- What you will do -
**A.** According to the forum thread about registering server features, what is the most notable difference between requests and notifications?
**B.** Reproduce the passage from the forum thread about registering server features word for word, starting with "Good to be thinking" and going on through "we register features.".
**C.** Write the next part of the forum thread about registering server features, picking up after its last sentence.

- Text provided -
Another thing worth mentioning is that method implementations can come in three varieties, synchronous functions, async functions and functions that run in a separate thread (currently registered via @server.thread()). I don't think that places any restrictions on what the syntax can be, but it's probably worth keeping in mind

tombh commented 1 year ago

Good points. I'd completely overlooked them.

I wonder if a default keyword arg would work for those extra completion options? It could be inspected with inspect.signature.parameters(). That gives us the stronger typing and maintains a single place for definition, but makes it weird that there's a param that isn't used during actual requests and notifications.

Good to be thinking about it all though.

tombh commented 1 year ago

Just want to make a note about something else that has been frequently popping into my mind regarding how we register features.

No matter which approach we end up going with, I think it would be helpful to explicitly express whether a feature is a notification or a request. So for example:

@server.feature.notification(TEXT_DOCUMENT_DID_OPEN)
def did_open():
    ...

@server.feature.request(COMPLETION)
def completion():
    ...

Requests and notifications (and maybe commands is a 3rd type?) have slightly different behaviours and significantly different code paths. The most notable is that requests require direct responses, whilst notifications do not, indeed the spec states that any direct responses to a notification should be ignored by the client.

- Stored data -
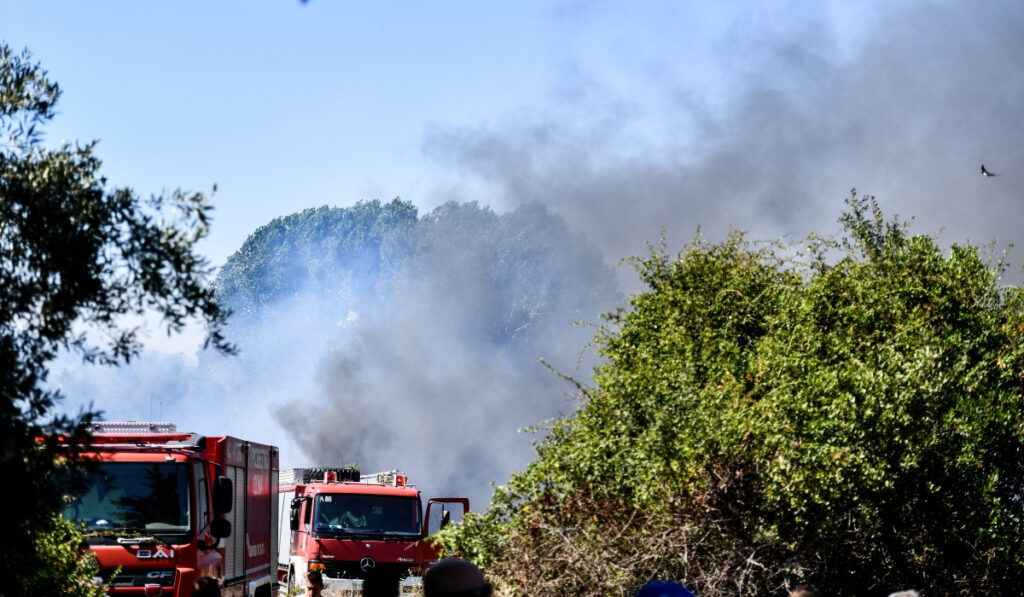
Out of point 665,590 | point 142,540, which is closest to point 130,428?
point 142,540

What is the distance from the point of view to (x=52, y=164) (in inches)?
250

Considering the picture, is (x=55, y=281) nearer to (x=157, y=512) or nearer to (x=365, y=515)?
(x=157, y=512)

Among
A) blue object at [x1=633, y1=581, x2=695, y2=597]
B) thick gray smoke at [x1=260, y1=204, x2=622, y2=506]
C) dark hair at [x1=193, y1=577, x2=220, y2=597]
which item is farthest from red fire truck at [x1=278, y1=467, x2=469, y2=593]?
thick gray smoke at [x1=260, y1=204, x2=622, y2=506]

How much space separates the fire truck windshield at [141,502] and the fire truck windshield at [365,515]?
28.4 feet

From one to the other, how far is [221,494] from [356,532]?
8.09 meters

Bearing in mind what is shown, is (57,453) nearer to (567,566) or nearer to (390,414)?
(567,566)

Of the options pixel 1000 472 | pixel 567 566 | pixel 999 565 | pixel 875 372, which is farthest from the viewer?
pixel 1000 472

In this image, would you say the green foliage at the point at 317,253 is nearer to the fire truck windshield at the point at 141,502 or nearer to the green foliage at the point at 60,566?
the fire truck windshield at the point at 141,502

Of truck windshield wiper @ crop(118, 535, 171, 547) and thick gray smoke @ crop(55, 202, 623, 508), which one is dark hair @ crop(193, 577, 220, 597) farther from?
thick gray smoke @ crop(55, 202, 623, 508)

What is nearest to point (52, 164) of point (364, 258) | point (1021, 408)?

...

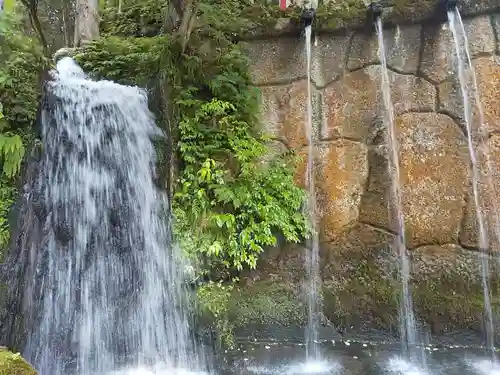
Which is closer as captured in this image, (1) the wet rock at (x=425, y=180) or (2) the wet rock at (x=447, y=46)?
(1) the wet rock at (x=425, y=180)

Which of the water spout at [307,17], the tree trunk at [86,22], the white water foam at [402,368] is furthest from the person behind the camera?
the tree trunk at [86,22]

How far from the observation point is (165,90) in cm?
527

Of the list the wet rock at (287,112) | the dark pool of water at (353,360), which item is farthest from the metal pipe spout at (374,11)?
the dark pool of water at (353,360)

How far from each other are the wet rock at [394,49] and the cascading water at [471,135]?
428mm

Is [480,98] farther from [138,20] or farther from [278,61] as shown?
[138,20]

- Outputs in order -
**A.** Requests require direct responses, while notifications do not.

**B.**
Good to be thinking about it all though.

tombh commented 1 year ago

Just want to make a note about something else that has been frequently popping into my mind regarding how we register features.

**C.**
Whilst the current lack of distinction is not critical, I think the self-documenting requirement for stating the nature of the feature will help manage expectations and the ability to better reason about behaviour.

Anyway, just an idea I wanted to note down.

Edit: The thing that actually led me to this idea was that Pygls does not currently have a centralised way to handle all errors. Namely that errors from notifications are merely logged in the server and not expressed back to the client.

nthykier commented 2 months ago

Even with the decorator method, we can probably figure out a way for it to work with a class method. As an example, the python property decorator is quite magical in this regard and might be useful as in inspiration:


class C:

     @property
     def foo(self):
         ...

     @foo.setter
     def foo(self, new_value):
         ...

Conceptually, maybe something like

class CustomLanguageServer(LanguageServer):

    lsp_registry: ClassVar[FeatureRegistry] = FeatureRegistry()

    @lsp_registry.feature(...) # or require/notification
    def did_open(self, params):
         ....

    @lsp_registry.feature(...) # or require/notification
    def did_change(self, params):
         ....    

The FeatureRegistry.feature would then do a similar thing as the existing feature decorator except the wrap_with_server (the self attribute is already there for this purpose). The LanguageServer parent class could check for lsp_registry being provided in the subclass and if so, initialize its feature manager based on that attribute.

Probably it can be made even more smooth than this; like maybe we can have lsp_registry be defined already in the LanguageServer and repurpose @LanguageServer.feature so it works both as a class and as an instance method. A bit of introspection of the first parameter should be sufficient (or via the hybridmethod decorator from https://stackoverflow.com/questions/18078744/python-hybrid-between-regular-method-and-classmethod). It would be a bit more magical but it would retain having a "single" entry point that people need to know about (or two, if we split feature into request and notification).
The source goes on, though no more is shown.